Le suspect a le droit de demander une contre-expertise, conformément à l'article 90terdecies, § 2.

Art. 90sexiesdecies. Sous réserve de l'application de l'article précédent, l'expert détruit le matériel cellulaire prélevé dès que le juge d'instruction l'informe soit de l'absence de contre-expertise, soit de la notification du résultat de la contre-expertise à l'intéressé.
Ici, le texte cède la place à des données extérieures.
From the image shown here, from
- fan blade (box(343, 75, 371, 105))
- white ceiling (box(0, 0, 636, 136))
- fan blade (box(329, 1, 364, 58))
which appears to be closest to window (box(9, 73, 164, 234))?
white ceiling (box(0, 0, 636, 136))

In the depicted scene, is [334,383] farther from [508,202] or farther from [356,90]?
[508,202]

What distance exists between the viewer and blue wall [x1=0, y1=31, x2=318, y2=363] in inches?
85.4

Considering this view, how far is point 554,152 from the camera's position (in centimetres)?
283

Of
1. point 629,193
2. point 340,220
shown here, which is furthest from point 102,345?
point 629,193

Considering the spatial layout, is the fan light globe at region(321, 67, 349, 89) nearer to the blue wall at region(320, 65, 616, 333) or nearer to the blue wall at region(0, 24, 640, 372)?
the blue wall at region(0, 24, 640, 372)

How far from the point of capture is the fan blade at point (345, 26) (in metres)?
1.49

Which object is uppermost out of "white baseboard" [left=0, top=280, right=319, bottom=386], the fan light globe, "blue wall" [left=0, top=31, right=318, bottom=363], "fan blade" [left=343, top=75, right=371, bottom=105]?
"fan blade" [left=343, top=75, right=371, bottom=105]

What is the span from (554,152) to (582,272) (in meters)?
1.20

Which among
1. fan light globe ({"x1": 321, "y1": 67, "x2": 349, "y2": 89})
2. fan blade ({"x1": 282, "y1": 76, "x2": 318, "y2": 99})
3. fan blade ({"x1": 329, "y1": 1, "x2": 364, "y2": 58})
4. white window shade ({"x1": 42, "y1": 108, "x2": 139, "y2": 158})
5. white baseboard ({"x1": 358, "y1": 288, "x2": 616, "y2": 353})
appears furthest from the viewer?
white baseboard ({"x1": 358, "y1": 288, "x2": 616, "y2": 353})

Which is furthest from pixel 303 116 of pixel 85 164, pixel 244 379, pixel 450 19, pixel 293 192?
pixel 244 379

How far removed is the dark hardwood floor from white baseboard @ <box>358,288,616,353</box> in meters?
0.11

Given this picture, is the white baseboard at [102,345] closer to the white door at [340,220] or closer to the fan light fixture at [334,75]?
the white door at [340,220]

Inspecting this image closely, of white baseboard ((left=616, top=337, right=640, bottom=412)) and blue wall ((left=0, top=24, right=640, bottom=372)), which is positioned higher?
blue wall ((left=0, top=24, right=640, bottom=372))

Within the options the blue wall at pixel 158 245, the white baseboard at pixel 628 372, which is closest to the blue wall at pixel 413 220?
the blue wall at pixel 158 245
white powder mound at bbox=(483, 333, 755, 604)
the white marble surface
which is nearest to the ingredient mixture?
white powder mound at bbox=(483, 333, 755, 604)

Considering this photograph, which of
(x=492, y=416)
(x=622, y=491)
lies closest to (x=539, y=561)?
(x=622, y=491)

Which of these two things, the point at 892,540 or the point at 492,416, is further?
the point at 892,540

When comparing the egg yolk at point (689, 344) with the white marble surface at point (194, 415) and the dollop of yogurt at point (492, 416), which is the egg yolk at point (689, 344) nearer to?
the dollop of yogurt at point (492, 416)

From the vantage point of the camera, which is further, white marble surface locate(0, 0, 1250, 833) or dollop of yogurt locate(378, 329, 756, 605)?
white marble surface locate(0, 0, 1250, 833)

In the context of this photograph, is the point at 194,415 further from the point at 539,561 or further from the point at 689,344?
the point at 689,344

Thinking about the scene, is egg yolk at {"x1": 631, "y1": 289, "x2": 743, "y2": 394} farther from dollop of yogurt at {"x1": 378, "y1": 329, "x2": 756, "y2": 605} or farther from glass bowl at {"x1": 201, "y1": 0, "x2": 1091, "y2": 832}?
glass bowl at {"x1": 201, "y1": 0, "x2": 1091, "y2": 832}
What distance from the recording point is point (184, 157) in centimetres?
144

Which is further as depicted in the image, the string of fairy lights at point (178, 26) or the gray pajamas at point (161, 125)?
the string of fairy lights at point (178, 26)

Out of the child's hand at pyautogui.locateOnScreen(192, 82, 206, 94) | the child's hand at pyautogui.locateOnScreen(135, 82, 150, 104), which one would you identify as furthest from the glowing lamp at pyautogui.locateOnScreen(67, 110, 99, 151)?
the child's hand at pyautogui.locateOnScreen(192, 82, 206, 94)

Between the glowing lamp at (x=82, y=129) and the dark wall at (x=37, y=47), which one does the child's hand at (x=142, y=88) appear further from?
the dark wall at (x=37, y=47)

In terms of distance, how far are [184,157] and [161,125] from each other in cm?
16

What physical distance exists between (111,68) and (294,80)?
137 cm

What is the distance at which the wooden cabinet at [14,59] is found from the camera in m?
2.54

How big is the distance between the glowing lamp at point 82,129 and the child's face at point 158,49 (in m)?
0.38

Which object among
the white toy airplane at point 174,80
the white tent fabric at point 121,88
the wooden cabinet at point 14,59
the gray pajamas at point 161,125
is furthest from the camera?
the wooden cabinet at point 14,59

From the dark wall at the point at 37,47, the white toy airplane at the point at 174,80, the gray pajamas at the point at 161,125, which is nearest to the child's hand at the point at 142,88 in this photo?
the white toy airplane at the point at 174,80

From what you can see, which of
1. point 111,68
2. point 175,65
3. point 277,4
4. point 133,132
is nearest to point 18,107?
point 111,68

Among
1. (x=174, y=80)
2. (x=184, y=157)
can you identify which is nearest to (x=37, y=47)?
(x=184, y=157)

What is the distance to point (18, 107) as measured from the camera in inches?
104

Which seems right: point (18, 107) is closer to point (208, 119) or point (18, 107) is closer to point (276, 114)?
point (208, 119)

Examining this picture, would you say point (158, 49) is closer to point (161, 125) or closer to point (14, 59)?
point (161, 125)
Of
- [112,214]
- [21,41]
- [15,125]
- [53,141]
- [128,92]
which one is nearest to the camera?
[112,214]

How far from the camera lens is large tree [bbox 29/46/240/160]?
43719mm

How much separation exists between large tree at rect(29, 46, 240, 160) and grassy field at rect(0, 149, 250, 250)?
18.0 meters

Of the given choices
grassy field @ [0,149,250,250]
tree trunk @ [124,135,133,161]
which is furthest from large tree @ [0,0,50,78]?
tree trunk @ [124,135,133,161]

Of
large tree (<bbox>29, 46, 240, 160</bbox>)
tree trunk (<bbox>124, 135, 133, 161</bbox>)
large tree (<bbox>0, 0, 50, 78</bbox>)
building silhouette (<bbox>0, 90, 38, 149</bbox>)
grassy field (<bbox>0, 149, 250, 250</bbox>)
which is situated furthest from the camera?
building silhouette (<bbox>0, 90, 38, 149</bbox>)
Dans le mois suivant la notification visée à l'alinéa 1er, l'expert informe le juge d'instruction de la destruction du matériel cellulaire. »

28 février 2011.

Sabine DE BETHUNE.
Dirk CLAES.
Christine DEFRAIGNE.
Francis DELPÉRÉE.
Peter VAN ROMPUY.

(1) Pour plus de détails sur cette question, voir P. De Hert, « Gedetineerden en grondrechten vervat in artikel 8 EVRM », in E. Brems e.a. (ed.), Vrijheden en vrijheidsbeneming: mensenrechten van gedetineerden, Antwerpen, Intersentia, 2005, 185-186.

(2) Anvers, 25 mars 1994, Limb. Rechtsl. 1995, 43. Le jugement a quo allait dans le même sens : Corr. Tongres, 23 décembre 1993, Limb. Rechtsl. 1995, 62.

(3) En ce qui concerne l'information, l'on peut également se référer en l'espèce à l'article 28bis, § 3, du Code d'instruction criminelle, qui prescrit que « sauf les exceptions prévues par la loi, les actes d'information ne peuvent [...] comporter aucun acte de contrainte ni porter atteinte aux libertés et aux droits individuels. (...) ».

(4) C. Desmet, « Het menselijk lichaam als bewijsmiddel in strafzaken », T. Gez. 2006-2007, 98.

(5) J. Schrover, « Verplichte HIV-test versus het nemo-tenetur-beginsel », Ars Aequi, 2009, 298-305.

(6) CEDH, Funke c. France, 25 février 1993 et J.B. c. Suisse, 3 mai 2001.

(7) CEDH, Jalloh c. Allemagne, 11 juillet 2006.

(8) CEDH, Jalloh c. Allemagne, 11 juillet 2006, §§ 94-95.

(9) CEDH, Jalloh c. Allemagne, 11 juillet 2006, § 96.

(10) CEDH, Jalloh c. Allemagne, 11 juillet 2006, § 97.